— Надеюсь, вы не о клубных знакомствах, — мягко напомнил Робин. — Здешние знакомства малого стоят.
— Отчего же? — Алекзандр вернулся на диван. — Вы и Фрэнк разве не так познакомились?
Фрэнк неожиданно рассмеялся, потягиваясь, и, наконец-то отстраняясь от Робина, уселся прямо.
— Нет, мистер Персакис, не здесь. Всё гораздо хуже.
— Зовите меня Алекзандром.
Фрэнк скусал губу и хлопнул Персакиса ладонью по колену, затянутому в брюки от Бриони.
— О’кей, Алекзандр. В подобные помойки я не ходил. Но, тем не менее, я был очень плохим.
Эшли легко поднялся, выпил свой скотч и направился к выходу.

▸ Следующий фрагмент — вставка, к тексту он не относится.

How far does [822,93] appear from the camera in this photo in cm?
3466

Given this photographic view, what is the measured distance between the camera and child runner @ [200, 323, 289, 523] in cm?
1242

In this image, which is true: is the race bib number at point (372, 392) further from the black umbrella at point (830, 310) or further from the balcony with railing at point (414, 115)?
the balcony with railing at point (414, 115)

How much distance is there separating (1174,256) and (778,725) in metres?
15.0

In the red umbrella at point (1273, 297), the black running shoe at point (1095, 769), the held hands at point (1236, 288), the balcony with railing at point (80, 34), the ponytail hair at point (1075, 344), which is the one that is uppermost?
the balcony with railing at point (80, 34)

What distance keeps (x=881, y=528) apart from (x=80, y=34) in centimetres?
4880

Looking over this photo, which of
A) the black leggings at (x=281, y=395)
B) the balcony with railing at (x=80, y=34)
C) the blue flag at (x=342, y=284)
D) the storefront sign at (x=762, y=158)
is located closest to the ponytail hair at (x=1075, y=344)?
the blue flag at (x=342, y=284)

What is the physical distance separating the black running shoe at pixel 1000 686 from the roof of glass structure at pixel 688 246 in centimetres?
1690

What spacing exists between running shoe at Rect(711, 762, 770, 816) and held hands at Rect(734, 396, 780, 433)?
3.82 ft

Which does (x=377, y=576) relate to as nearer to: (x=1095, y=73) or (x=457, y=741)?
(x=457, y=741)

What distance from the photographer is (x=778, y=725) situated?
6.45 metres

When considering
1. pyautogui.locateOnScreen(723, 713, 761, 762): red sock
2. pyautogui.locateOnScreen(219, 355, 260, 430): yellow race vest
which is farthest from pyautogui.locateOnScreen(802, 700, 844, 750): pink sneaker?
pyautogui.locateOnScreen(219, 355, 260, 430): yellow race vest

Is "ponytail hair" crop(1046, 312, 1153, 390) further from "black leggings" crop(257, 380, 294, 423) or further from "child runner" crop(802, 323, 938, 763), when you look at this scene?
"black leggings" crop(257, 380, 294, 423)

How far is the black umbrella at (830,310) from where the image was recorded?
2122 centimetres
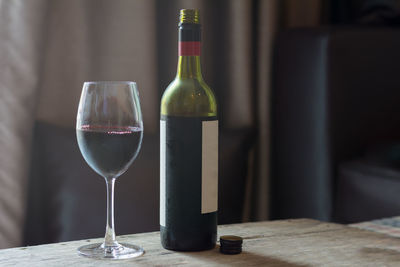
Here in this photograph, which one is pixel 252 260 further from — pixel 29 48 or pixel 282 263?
pixel 29 48

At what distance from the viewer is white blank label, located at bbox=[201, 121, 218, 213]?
2.65 feet

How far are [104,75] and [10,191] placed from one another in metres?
0.45

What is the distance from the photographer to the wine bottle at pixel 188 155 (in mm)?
801

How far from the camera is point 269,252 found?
0.84 meters

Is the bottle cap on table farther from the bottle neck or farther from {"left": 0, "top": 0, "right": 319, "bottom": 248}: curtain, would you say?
{"left": 0, "top": 0, "right": 319, "bottom": 248}: curtain

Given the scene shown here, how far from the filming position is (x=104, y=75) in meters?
1.79

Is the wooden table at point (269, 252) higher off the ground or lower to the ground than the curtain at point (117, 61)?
lower

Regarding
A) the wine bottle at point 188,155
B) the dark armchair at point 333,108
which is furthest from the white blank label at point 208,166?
the dark armchair at point 333,108

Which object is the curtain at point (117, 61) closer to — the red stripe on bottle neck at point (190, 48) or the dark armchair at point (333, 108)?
the dark armchair at point (333, 108)

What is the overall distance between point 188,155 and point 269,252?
19 centimetres

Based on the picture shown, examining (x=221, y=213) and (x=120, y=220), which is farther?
(x=221, y=213)

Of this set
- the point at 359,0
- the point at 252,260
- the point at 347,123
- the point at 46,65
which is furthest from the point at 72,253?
the point at 359,0

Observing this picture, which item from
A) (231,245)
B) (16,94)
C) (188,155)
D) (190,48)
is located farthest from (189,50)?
(16,94)

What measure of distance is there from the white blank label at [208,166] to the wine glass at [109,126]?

Персакис не смотрел ему вслед. Он хотел кое-что понять или прояснить на крайний случай. Алекзандр отследил то выражение лица, с которым проводил мужа Робин Донни: абсолютное восхищение и контролируемый голод.
Деловая этика рекомендует называть процесс поглощения одной компанией другой — слиянием. Но это не так. Николас Донни загнал Алекзандра в угол. Жизнерадостный сукин сын прознал о плачевном положении «Гриис Титанз». То, что информацию тому слили — это было ясным. И не это разозлило Персакиса. Выбесило его то, как Ник Донни коротко обрисовал тому положение дел: потраченные на наркотики и шлюх средства из бюджета, останавливающееся строительство на открытых объектах, уже замороженные стройки, отсутствие инвестиций и дефицит потенциальных, иски за неустойку. Но хуже всего было то, что Николас Донни спросил: «Как там миссис Персакис? У Лидии всё хорошо?» Дело в том, что Персакис не вводил жену в курс текущих дел. По многим причинам. А вот Ник Донни мог раскрыть той глаза. Алекзандр этого не хотел.
Николас Донни давал за «Гриис Титанз» сумму, способную только покрыть выплаты за неустойки и компенсации для увольняемых сотрудников, которые появятся, когда штат рабочих будет переукомплектован. Оставалось ещё немного на подгузники для будущего малыша Персакиса. И говорил он об этом так, словно дело было уже решённым. То есть братья Донни уже прибрали в перспективе к рукам всё строительство в Салониках — культурной и туристической столице — и на нескольких островах в придачу за смешную сумму.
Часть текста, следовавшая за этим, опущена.